TUJUAN TUGAS
Mohon jawab pertanyaan berikut berdasarkan teks tentang doa Nabi Ibrahim di bawah ini:
(a) Di surah dan ayat mana doa Nabi Ibrahim tersebut tercantum?
(b) Kapan Rasulullah membaca doa yang meminta ilmu yang manfaat, rizki yang baik, dan amal yang diterima?
(c) Menerima amal adalah hak siapa?

TEKS YANG DISEDIAKAN
►

Oleh: Badrul Tamam
Al-Hamdulillah, segala puji milik Allah, Rabb semesta alam. Shalawat dan salam atas Rasulillah –Shallallahu 'Alaihi Wasallam-, keluarga dan para sahabatnya.
Rangkaian doa ini sangat masyhur di lisan kaum muslimin. Keduanya adalah doa Khalilur Rahman, Imamul Hunafa’, dan teladan para muwahhidin, Nabi Ibrahim ‘Alaihis Salam yang tercantum dalam QS. Al-Baqarah: 127-128.
رَبَّنَا تَقَبَّلْ مِنَّا اِنَّكَ اَنْتَ السَّمِيْعُ الْعَلِيْمُ . . . وَتُبْ عَلَيْنَا اِنَّكَ اَنْتَ التَّوَّابُ الرَّحِيْمُ
“Ya Tuhan kami, terimalah (amal) dari kami. Sungguh, Engkaulah Yang Maha Mendengar, Maha Mengetahui. . . . dan terimalah tobat kami. Sungguh, Engkaulah Yang Maha Penerima tobat, Maha Penyayang.” (QS. Al-Baqarah: 127-128)
Doa penuh berkah ini mencakup banyak permintaan agung yang sangat dibutuhkan seorang hamba dalam urusan dunia dan agamanya. Yang utama adalah meminta kepada Allah agar menerima amal-amal ibadahnya.
Diterimanya amal menentukan manfaat amal untuk pelakunya di hari kiamat kelak. Menerima amal adalah hak Allah Subhanahu wa Ta'ala dan bagian dari Rububiyyah-Nya. Karenanya, seorang hamba senantiasa meminta kepada Allah agar amal-amalnya diterima ketika ia melaksanakan ibadah kepada-Nya.
Rasulullah Shallallahu 'Alaihi Wasallam membaca setelah shalat Shubuh,
اَللَّهُمَّ إِنِّي أَسْأَلُكَ عِلْمًا نَافِعًا وَرِزْقًا طَيِّبًا وَعَمَلًا مُتَقَبَّلًا
“Ya Allah, Sungguhnya aku meminta kepada-Mu ilmu yang manfaat, rizki yang baik, dan amal yang diterima.” (HR. Ahmad)

◄

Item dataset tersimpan

►

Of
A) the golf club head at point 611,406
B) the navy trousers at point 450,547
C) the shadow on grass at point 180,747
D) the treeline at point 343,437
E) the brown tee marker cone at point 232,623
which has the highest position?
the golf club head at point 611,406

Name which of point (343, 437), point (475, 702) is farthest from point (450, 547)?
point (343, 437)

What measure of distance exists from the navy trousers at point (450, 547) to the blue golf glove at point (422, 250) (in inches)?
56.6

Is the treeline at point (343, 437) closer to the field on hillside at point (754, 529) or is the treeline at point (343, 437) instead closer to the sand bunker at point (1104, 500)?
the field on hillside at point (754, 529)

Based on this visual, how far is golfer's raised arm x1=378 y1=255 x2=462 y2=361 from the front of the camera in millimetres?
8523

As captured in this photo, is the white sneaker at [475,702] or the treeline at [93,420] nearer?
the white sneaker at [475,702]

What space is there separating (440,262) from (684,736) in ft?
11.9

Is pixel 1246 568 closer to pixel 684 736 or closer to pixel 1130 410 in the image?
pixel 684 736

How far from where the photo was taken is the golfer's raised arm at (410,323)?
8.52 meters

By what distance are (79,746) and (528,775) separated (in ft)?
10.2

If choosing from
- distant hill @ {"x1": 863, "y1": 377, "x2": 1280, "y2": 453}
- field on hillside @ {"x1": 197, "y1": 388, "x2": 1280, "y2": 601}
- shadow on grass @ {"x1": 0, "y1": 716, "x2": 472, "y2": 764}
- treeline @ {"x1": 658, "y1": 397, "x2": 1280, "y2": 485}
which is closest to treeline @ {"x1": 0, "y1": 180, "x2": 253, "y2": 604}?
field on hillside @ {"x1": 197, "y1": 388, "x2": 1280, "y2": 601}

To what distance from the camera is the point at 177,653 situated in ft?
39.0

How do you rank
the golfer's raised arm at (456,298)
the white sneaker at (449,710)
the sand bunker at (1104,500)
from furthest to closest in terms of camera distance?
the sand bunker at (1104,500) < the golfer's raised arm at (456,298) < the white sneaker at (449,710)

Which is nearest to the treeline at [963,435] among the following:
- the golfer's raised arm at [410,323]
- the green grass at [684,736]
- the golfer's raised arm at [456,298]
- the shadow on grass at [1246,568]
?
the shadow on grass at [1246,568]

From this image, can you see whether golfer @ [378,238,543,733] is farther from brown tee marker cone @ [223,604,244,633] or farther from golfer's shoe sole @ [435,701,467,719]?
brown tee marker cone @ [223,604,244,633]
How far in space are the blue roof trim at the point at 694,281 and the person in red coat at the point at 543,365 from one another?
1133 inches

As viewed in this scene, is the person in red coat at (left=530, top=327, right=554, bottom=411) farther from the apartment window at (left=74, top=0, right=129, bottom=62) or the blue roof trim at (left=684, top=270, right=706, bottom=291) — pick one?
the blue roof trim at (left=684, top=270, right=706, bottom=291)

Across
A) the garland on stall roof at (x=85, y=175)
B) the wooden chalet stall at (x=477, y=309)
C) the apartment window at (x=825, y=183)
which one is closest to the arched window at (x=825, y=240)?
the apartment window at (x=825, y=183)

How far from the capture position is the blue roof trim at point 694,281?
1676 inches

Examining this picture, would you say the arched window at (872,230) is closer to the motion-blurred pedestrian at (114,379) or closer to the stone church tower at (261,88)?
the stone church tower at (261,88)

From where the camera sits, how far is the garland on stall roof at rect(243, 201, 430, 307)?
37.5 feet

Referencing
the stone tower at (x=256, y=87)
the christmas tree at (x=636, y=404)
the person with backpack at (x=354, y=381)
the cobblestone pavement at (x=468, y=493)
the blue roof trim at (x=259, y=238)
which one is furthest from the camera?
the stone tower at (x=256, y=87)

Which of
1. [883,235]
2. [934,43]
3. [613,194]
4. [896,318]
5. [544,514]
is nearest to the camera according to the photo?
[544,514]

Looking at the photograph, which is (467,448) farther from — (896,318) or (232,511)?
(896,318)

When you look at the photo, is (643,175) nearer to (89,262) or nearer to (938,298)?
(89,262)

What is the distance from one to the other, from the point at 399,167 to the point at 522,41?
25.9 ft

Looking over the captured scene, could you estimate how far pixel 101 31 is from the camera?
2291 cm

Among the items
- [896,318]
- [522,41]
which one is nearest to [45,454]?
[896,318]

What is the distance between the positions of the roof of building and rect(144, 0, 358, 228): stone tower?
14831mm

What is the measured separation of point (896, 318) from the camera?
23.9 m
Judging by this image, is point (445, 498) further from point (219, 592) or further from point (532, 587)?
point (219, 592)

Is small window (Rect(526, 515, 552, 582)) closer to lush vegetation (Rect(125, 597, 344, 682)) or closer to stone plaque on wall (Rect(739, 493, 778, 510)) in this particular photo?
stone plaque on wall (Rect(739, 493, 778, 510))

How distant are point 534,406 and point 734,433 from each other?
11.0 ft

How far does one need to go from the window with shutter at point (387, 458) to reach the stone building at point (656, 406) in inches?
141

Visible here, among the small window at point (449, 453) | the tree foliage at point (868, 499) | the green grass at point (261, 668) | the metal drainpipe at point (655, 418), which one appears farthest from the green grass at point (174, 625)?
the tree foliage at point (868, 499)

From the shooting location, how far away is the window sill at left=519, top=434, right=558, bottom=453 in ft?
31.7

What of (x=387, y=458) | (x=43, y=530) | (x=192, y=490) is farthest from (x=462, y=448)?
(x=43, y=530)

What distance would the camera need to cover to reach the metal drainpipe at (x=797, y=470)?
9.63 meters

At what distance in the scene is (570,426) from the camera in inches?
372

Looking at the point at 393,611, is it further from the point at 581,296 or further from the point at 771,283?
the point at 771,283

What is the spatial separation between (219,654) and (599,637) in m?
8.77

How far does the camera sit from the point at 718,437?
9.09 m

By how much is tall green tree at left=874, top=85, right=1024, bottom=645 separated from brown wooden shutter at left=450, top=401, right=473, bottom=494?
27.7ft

◄

TUGAS SELESAI
(a) QS. Al-Baqarah: 127-128.
(b) Setelah shalat Shubuh.
(c) Hak Allah Subhanahu wa Ta'ala, sebagai bagian dari Rububiyyah-Nya.